Bill Berkowitz for BuzzFlash: The Paranoid Style of American Politics Is Alive and Well With Team Trump’s Conspiratorial Contortions

November 24, 2020

 
Rudy Giuliani is Trump’s court jester and official buffoon in charge of elaborate and delusional conspiracy theories regarding the election (Gage Skidmore)

Rudy Giuliani is Trump’s court jester and official buffoon in charge of elaborate and delusional conspiracy theories regarding the election (Gage Skidmore)

By Bill Berkowitz

Last week, the paranoid style of American politics took another step toward unbridled sheer insanity. I know, I know… How could anyone top Pizzagate, QAnon’s all-too-frequent musings about the Democratic Party being  a satanic pedophile cult, Infowars’ Alex Jones, Glenn Beck’s huffily diagrammed conspiracy theories, and the Hannity/Ingraham/Fox & Friends axis of conspiracy?

When Donald Trump’s personal lawyer, sweaty Rudy Giuliani, and his band of legal cohorts called a press conference to drum up tales of election rigging, ignorance begat lies, lies begat laughs, and farce begat tragedy. With rivulets of dye dripping down his face, Giuliani told the assembled:  “I don’t know what you need to wake you up, to do your job and inform the American people, whether you like it or not, of the things they need to know! This is real! It’s not made up! There’s nobody here who engages in fantasies.”

At one point, the stage was turned over to another anointed Trump lawyer, Sidney Powell. And she was almost able to make Giuliani look like a Rhodes scholar. Powell, who has been a fixture of the conservative media-sphere for years, and who was eventually cut loose by Trump’s legal beagles, clearly went too far for even Team Trump.   

After her removal, Powell appeared on Newsmax on Saturday night, where she accused “Georgia Gov. Brian Kemp (R) and Secretary of State Brad Raffensperger (R) of taking payoffs to deprive not only Trump of victory in Georgia, but also Rep. Doug Collins (R), who was defeated in his bid for a Senate runoff slot by GOP Sen. Kelly Loeffler.”

In the November 1964 issue of Harpers Magazine, the historian Richard Hofstadter wrote what has become a seminal piece titled “The Paranoid Style in American Politics.” At the time the country was just about a decade removed from the Senator Joseph McCarthy hearings, the execution of Julius and Ethel Rosenberg, and the heightening of the Cold War. With anti-communism and the rise of the Barry Goldwater wing of the Republican Party, Hofstadter wrote “American politics has often been an arena for angry minds. In recent years we have seen angry minds at work mainly among extreme right-wingers, who have now demonstrated in the Goldwater movement how much political leverage can be got out of the animosities and passions of a small minority.” 

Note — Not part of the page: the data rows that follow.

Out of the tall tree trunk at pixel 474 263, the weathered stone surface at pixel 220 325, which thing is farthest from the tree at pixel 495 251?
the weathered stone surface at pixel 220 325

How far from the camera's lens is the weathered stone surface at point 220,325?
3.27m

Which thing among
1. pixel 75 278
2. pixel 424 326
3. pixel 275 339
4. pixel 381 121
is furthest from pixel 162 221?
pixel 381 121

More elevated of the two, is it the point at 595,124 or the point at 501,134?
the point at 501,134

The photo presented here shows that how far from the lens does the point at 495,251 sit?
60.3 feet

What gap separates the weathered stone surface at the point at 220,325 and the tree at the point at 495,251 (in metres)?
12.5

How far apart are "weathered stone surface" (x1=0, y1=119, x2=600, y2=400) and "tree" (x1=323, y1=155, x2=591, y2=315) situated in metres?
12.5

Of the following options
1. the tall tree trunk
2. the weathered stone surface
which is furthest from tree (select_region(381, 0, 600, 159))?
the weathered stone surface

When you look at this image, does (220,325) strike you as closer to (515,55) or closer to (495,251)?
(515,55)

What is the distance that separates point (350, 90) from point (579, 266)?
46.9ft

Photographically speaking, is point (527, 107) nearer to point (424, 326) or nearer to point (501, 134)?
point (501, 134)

Hofstadter described what he called the “paranoid style” of American politics. This expression was not meant to be clinical, but rather “the sense of heated exaggeration, suspiciousness, and conspiratorial fantasy.” He also pointed out that the thread of paranoia had a long history in the country.

In 1895, several leaders of the  Populist party  signed on to a manifesto that read: “As early as 1865–66 a conspiracy was entered into between the gold gamblers of Europe and America. . . . For nearly thirty years these conspirators have kept the people quarreling over less important matters while they have pursued with unrelenting zeal their one central purpose. . . . Every device of treachery, every resource of statecraft, and every artifice known to the secret cabals of the international gold ring are being used to deal a blow to the prosperity of the people and the financial and commercial independence of the country.”

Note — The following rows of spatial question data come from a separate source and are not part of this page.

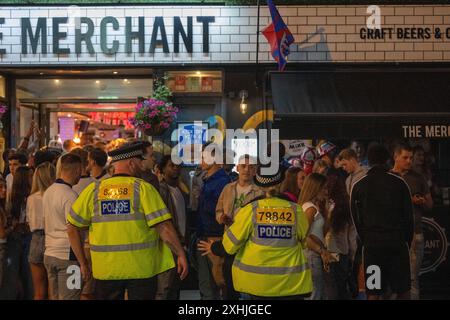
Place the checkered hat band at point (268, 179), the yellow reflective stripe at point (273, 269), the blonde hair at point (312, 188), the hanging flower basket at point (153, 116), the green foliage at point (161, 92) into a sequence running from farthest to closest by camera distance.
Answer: the green foliage at point (161, 92), the hanging flower basket at point (153, 116), the blonde hair at point (312, 188), the checkered hat band at point (268, 179), the yellow reflective stripe at point (273, 269)

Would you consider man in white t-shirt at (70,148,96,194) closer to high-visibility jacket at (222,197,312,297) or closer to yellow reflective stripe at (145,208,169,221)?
yellow reflective stripe at (145,208,169,221)

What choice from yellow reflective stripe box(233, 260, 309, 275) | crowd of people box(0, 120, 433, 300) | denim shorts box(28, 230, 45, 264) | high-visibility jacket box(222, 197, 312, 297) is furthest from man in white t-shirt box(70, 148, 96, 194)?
yellow reflective stripe box(233, 260, 309, 275)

In June 1951, McCarthy delivered a speech in which he stated “How can we account for our present situation unless we believe that men high in this government are concerting to deliver us to disaster? This must be the product of a great conspiracy on a scale so immense as to dwarf any previous such venture in the history of man. A conspiracy of infamy so black that, which it is finally exposed, its principals shall be forever deserving of the maledictions of all honest men. . . . What can be made of this unbroken series of decisions and acts contributing to the strategy of defeat? They cannot be attributed to incompetence. . . . The laws of probability would dictate that part of . . . [the] decisions would serve the country’s interest.”

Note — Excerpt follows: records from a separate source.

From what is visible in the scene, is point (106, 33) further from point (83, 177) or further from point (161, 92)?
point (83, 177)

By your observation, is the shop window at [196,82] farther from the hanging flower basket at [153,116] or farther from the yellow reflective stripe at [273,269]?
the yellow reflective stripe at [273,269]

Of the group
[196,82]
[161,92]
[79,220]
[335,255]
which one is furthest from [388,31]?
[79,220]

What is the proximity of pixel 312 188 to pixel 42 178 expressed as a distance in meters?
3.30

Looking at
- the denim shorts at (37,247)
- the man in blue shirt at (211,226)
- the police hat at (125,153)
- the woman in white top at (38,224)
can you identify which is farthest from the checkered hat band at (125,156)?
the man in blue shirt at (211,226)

No where is Hofstadter’s thesis more on display than in Donald Trump’s attempted mobilization of his supporters around a “Stop the Steal” movement – trying to invalidate a free and fair election – and in the mobilization of proto-Nazi groups across the country.

Add to that toxic mix the integration of QAnon’s paranoid conspiracy theories into the mainstream of Republican Party politics, and you have the perfect evocation of the paranoid style of American politics.